SSLEngine closed already thrown on nginx restarts


(Dario Abdulrehman) #1

The following example project and nginx configuration reproduces the problem:
code: https://github.com/dabd/example-client
nginx.conf: https://gist.github.com/dabd/d41b79862ffd06fb1afdd05e4d59c39d (using nginx 1.15.5)

It is a simple Scala client using Play 2.5 sending asynchronous requests (300) on a scheduler to nginx (the configuration proxies to a server running on port 9100 but the problem occurs even without a server running).

The reason I’m using Play 2.5 is that we currently have to support it for our tenants.

if you clone and start the project with “sbt run” and trigger several reloads of nginx with something like:
for i in {1..50000}; do sleep 5;ps -ef | grep -c nginx && sudo nginx -s reload && ps -ef | grep -c nginx; done

You will start seeing the exceptions “SSLEngine closed already” coming on the application log.

The problem occurs with a sufficiently large number of concurrent requests (I would say hundreds) and nginx reloads.

One of the nginx core developers suggests it could either be a problem in nginx, the client sending requests on a closed connection and/or mishandling asynchronous close events.
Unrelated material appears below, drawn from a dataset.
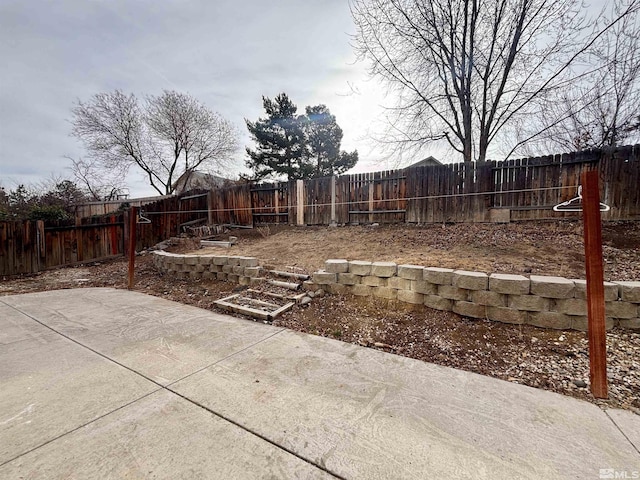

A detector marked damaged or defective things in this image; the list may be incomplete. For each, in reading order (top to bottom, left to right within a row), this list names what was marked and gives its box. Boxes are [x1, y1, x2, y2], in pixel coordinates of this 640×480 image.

rusty metal post [584, 171, 608, 400]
Would anyone be able to shed some light on whether we could have a problem in AsyncHttpClient (or netty)?


(Dario Abdulrehman) #2

nginx mailing list thread where the issue is discussed: https://forum.nginx.org/read.php?2,281786,281862#msg-281862


(Marcos Pereira) #3

This can be the cause. By default play-ws keeps the connections alive but if nginx is restarting, then it won’t be valid anymore. See https://www.playframework.com/documentation/2.6.x/ScalaWS#Configuring-WSClient for possible configurations tweaks you can do.

Best.


(Dario Abdulrehman) #4

Hi Marcos,

Disabling keepAlive on the client seems to solve the problem, however it has a few drawbacks, such as more connections and TLS handshakes, I don’t think HTTP pipelining is possible without keepAlive (correct me if I am wrong).
Supposing we opt not to disable keepAlive, is it recommended then that the clients handle this exception?


(Marcos Pereira) #5

Yes. I don’t know if Async-Http-Client has a way to revalidate the connections though.
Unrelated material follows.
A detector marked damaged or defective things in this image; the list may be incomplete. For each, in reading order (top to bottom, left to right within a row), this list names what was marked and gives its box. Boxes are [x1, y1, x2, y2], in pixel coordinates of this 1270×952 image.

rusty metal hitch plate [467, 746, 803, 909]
I think you are right. Here is a matter of choosing between having persistent connections + better performance but not an automatic failure handling VS not having persistent connections + no failures when the server closes the connection but not great performance.
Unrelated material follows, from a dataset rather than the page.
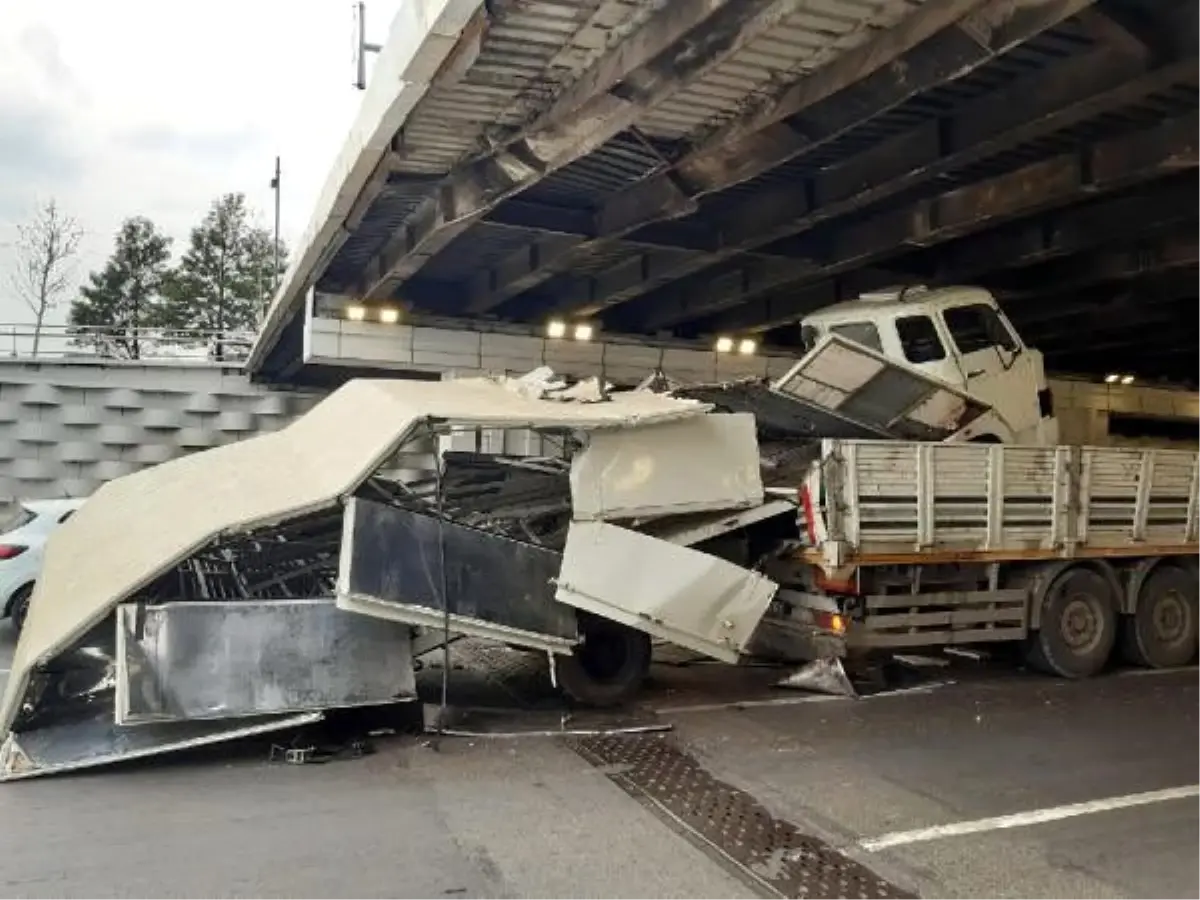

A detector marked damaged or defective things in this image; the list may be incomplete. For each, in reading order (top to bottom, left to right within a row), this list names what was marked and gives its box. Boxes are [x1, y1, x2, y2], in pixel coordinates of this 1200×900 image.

rusty metal beam [350, 0, 811, 303]
rusty metal beam [542, 36, 1200, 324]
I think this is a good approach.

Best.


(Dario Abdulrehman) #6

Hi Marcos, thank you for your help.

I am thinking if it is in fact a good idea to have the client handling an exception coming from a low-level library like netty? https://github.com/netty/netty/blob/4.1/handler/src/main/java/io/netty/handler/ssl/SslHandler.java#L831
By client I mean something that depends on play-ws.

Shouldn’t play-ws somehow wrap this exception and return a meaningful value signalling the connection was abruptly closed by the server?